= Fast N' Loud season 6 =

Season 6 of Fast N' Loud saw a surge in its cable television ratings along its key demographics.

==Episodes==

| No. overall | No. in season | Title | Original release date | U.S. viewers (millions) |
| 52 | 1 | "Chopped and Dropped Model A, Part 1" | August 18, 2014 | 2.343 |
Aaron and Richard find a 1931 Model A to chop! What begins as a simple build quickly grows into a grand green machine.

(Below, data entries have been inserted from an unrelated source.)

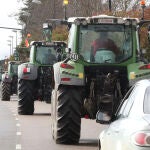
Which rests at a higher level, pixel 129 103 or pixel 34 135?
pixel 129 103

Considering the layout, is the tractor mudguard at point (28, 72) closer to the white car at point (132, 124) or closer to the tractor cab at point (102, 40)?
the tractor cab at point (102, 40)

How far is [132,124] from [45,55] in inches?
823

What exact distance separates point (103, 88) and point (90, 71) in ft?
1.78

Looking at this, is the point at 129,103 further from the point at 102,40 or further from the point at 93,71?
the point at 102,40

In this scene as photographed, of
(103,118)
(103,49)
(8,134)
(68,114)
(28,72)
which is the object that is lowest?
(8,134)

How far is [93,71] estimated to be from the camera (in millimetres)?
14156

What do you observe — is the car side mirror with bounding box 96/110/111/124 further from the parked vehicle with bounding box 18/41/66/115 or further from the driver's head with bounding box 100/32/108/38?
the parked vehicle with bounding box 18/41/66/115

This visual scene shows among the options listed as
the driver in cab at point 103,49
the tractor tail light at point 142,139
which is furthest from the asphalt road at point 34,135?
the tractor tail light at point 142,139

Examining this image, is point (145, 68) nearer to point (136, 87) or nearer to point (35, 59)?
point (136, 87)

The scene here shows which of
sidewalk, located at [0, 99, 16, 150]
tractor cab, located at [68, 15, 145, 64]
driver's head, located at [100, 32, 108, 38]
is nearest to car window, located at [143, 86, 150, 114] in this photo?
sidewalk, located at [0, 99, 16, 150]

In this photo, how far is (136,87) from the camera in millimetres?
7289

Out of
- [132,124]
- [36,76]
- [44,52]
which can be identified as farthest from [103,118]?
[44,52]

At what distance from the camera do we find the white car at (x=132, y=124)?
5828mm

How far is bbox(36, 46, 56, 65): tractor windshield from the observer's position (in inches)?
1049
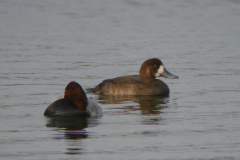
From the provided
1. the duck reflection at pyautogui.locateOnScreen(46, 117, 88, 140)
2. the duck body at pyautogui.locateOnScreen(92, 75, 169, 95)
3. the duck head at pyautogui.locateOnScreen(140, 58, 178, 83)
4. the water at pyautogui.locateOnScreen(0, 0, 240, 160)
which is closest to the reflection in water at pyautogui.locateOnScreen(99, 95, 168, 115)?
the water at pyautogui.locateOnScreen(0, 0, 240, 160)

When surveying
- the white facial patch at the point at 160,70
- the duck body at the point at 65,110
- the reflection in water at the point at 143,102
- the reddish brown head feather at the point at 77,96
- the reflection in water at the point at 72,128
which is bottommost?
the reflection in water at the point at 72,128

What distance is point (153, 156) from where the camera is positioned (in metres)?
6.97

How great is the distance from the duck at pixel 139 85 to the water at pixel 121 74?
13.2 inches

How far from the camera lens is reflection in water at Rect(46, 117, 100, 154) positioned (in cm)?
740

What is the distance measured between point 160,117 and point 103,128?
1.47 metres

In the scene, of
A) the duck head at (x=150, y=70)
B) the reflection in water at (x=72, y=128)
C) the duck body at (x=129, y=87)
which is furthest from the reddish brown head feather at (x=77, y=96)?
the duck head at (x=150, y=70)

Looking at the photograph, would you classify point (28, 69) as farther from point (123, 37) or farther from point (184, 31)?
point (184, 31)

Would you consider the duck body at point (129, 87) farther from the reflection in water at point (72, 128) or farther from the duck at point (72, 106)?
the reflection in water at point (72, 128)

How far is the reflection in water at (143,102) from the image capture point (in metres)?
10.5

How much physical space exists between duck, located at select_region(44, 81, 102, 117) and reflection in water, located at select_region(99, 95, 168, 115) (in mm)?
1312

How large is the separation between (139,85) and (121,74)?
2395 millimetres

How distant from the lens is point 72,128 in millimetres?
8602

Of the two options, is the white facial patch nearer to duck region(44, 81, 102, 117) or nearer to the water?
the water

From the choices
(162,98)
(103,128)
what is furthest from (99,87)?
(103,128)
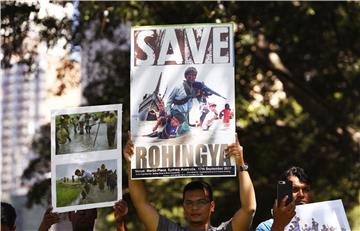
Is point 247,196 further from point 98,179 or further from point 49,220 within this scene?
point 49,220

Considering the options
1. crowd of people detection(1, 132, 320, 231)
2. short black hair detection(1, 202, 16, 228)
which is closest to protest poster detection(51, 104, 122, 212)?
crowd of people detection(1, 132, 320, 231)

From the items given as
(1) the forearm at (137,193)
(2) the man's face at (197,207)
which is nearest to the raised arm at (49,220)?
(1) the forearm at (137,193)

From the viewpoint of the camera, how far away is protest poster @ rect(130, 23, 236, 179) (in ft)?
16.8

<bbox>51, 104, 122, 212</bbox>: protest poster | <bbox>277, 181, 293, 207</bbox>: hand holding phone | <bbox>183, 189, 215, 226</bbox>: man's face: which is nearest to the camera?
<bbox>277, 181, 293, 207</bbox>: hand holding phone

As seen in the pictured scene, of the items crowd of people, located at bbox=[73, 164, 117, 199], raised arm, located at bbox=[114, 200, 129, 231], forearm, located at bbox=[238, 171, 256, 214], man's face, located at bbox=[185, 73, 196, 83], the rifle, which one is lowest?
raised arm, located at bbox=[114, 200, 129, 231]

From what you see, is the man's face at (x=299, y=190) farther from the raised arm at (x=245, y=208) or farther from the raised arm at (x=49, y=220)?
the raised arm at (x=49, y=220)

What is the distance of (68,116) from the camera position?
523cm

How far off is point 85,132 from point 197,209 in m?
0.88

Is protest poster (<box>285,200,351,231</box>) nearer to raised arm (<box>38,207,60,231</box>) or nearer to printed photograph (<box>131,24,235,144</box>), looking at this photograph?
printed photograph (<box>131,24,235,144</box>)

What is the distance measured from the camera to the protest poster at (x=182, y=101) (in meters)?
5.13

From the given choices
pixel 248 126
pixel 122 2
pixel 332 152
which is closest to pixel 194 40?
pixel 122 2

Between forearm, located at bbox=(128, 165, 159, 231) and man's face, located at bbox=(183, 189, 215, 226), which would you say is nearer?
man's face, located at bbox=(183, 189, 215, 226)

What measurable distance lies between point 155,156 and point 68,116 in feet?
2.00

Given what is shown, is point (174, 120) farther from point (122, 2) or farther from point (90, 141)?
point (122, 2)
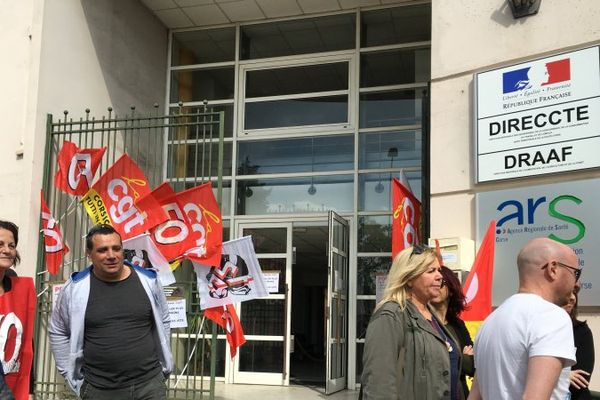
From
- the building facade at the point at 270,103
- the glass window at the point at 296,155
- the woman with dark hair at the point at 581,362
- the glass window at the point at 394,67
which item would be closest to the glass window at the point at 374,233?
the building facade at the point at 270,103

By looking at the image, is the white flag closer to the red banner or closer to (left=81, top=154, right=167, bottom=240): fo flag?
(left=81, top=154, right=167, bottom=240): fo flag

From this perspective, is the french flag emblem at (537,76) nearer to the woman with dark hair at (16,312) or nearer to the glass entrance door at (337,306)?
the glass entrance door at (337,306)

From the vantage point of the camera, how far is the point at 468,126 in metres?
5.77

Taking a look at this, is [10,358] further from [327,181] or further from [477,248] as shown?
[327,181]

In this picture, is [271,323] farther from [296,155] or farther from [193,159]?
[193,159]

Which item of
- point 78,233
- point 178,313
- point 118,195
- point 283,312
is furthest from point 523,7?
point 78,233

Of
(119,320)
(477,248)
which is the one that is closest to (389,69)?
(477,248)

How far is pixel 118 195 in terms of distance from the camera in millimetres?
7066

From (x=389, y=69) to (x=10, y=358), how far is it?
6.99m

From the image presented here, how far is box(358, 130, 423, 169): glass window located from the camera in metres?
8.65

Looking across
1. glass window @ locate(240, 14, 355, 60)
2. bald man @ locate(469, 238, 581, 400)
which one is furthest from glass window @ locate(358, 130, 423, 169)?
bald man @ locate(469, 238, 581, 400)

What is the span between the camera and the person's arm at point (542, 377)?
183 cm

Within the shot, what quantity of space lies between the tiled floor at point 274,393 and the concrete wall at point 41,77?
113 inches

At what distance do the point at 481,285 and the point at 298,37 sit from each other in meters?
5.51
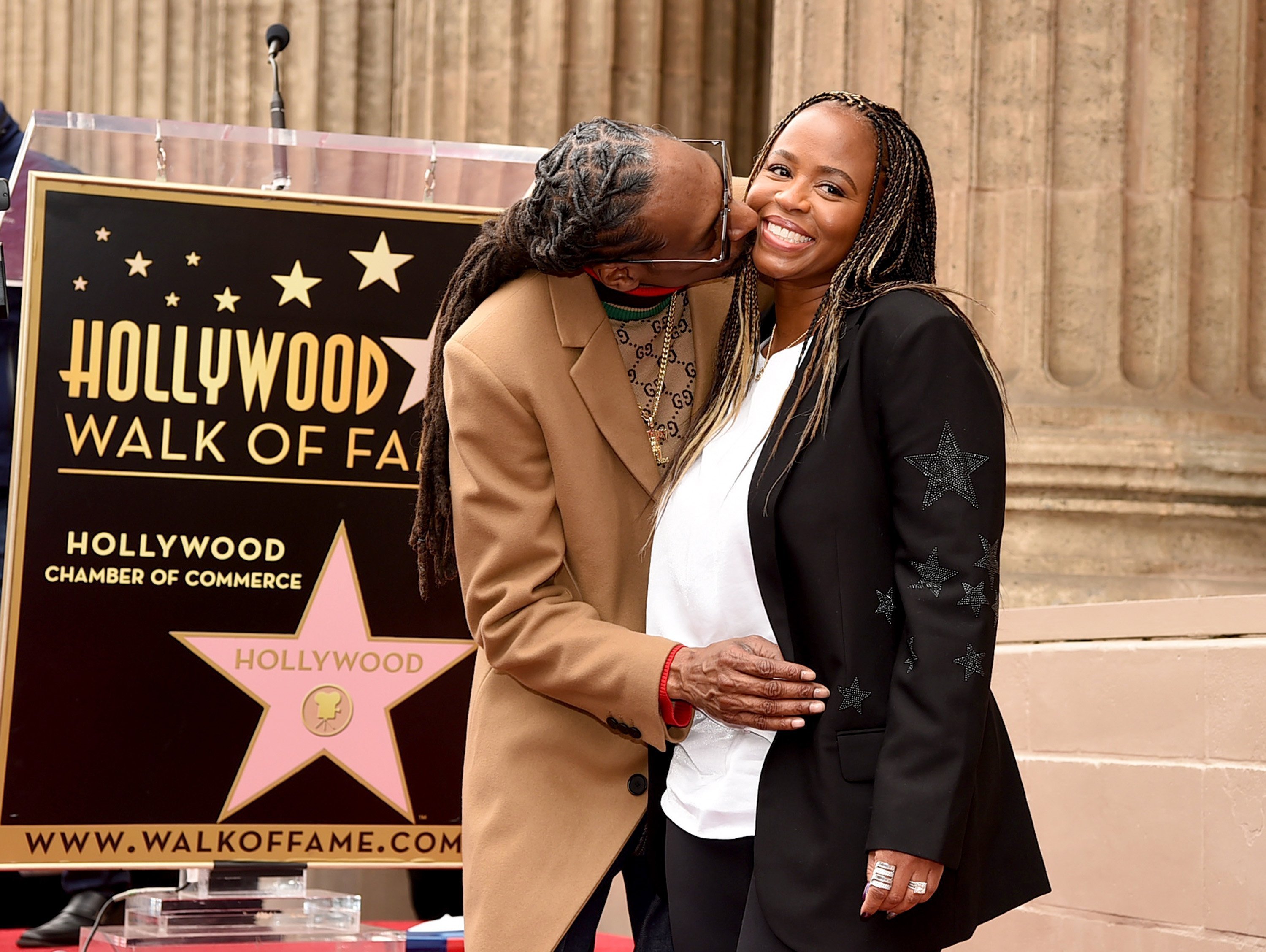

With less than a month to build this chromed out 60’s show car from the ground up, Richard’s wild plan may be too much.
| 53 | 2 | "Chopped and Dropped Model A, Part 2" | August 25, 2014 | 2.692 |
When Richard snaps back to his senses, he puts the Monkeys back on track. They must finish the 1931 chopped Model A in ten days but not without a lot of strife. Meanwhile, Richard and Dennis argue over a holy grail find of a 1964 ½ Mustang.
| 54 | 3 | "Super Sonic Camaro, Part 1" | September 1, 2014 | 2.803 |
When Richard lands the biggest deal in Gas Monkey's history, his crew struggles to hit Sonic Drive-In’s deadline. Meanwhile, Christie and Richard spar over losing an auction bid. Tensions are high and it doesn’t look like anyone’s going to come out on top.
| 55 | 4 | "Super Sonic Camaro, Part 2" | September 8, 2014 | 2.125 |
The Monkeys go super big with their first corporate client, Sonic Drive-In, to build a promotional '68 Camaro SS convertible. But with only days left until delivery, Richard might miss out on a huge payday, and tarnish his reputation.
| 56 | 5 | "Pikes Peak or Bust, Part 1" | September 15, 2014 | 2.212 |
As Aaron prepares for the Pikes Peak International Race, he learns that his Falcon still has some work to be done. Then Aaron springs on Richard that they have 3 weeks to build a Pace Race Truck for Pikes Peak. Meanwhile, Richard lands a sweet ’31 Model A.
| 57 | 6 | "C10 Race Truck/Pikes Peak Pace Truck Part 2" | September 22, 2014 | 1.838 |
With the Pikes Peak International Race only days away, the truck is nowhere near complete; Aaron tries to keep the Falcon damage-free.
| 58 | Special | "Cars, Concrete & Crashes" | September 29, 2014 | 1.079 |
Richard & Aaron share the wildest clips as they watch the threat of a new danger...car tires! See a couple battle a jet airplane and a guy totally lose his mind, on his own car. And wait until you catch some pals blowing their friend up with a car airbag!
| 59 | Special | "Motorcycle Monkey Mayhem" | October 6, 2014 | 0.853 |
Richard and Aaron check out some of the craziest viral videos. Witness a motorcycle accident that leaves the driver with a tree branch impaled! Watch a wheelie crash leading to massive road rash. And take a look at some incredible dash cam crashes.